As described in detail above, the first aspect of the present invention
According to the electric discharge machining equipment, the machining tank has a hole through which the machining liquid passes and a valve that closes the hole, so that even if the bottom area of the machining tank is large, it can be smoothed into the machining fluid in the bed. It has an excellent effect that it can be lowered to.

According to the electric discharge machine of claim 2,
Since the valve is made of an elastic plate, it is possible to securely block the hole during electrical discharge machining so that the machining liquid does not leak from the machining tank.
Further, when the processing tank is lowered, the holes can be opened to allow the processing liquid to flow into the processing tank, and there is an effect that these two operations can be realized with a simple configuration.

[Brief description of drawings]

FIG. 1 is a side view of an electric discharge machine showing an embodiment of the present invention.

FIG. 2 is an enlarged view showing a side wall structure of a processing tank in the same apparatus.

FIG. 3 is a cross-sectional view showing a main part of the processing tank.

FIG. 4 is a side view showing a conventional electric discharge machine.

[Explanation of symbols]

1 ... Machining liquid in bed, 2 ... Bed, 3 ... workpiece, 4 ... Table, 5 ... Gedai, 6 ... Machining fluid in machining tank, 7 ... Machining tank, 7c ... , 7d ... hole, 8
..Driving device, 9 ... Machining liquid supply device, 10 ...
11 ... Electrode, 13 ... Elastic plate, 14 ... Wiper

Claims (2)

(57) [Claims] 1. A processing liquid is stored in a bed, a table is provided above the processing liquid, and a workpiece is placed on the bed, and a processing tank surrounding the table is arranged in the bed so that the processing liquid can be moved up and down.

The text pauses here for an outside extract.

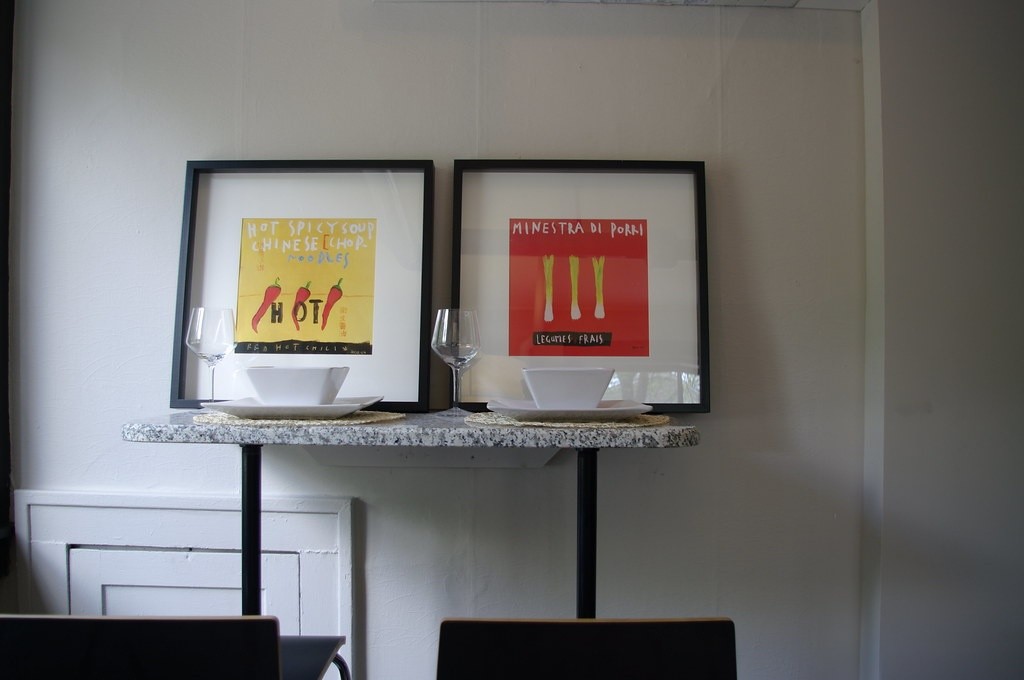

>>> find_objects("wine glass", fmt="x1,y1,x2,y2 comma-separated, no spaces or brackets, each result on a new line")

In an electric discharge machining device that discharges a workpiece and an electrode into a machining fluid in a machining tank and performs electric discharge machining in the machining tank, a hole through which the machining fluid passes is formed on the bottom surface of the machining tank, and the hole is machined. An electric discharge machine equipped with a valve that allows machining fluid to pass only from the outside to the inside of the tank. 2. The electric discharge machining apparatus according to claim 1, wherein the valve comprises an elastic plate having one end fixed to the machining tank.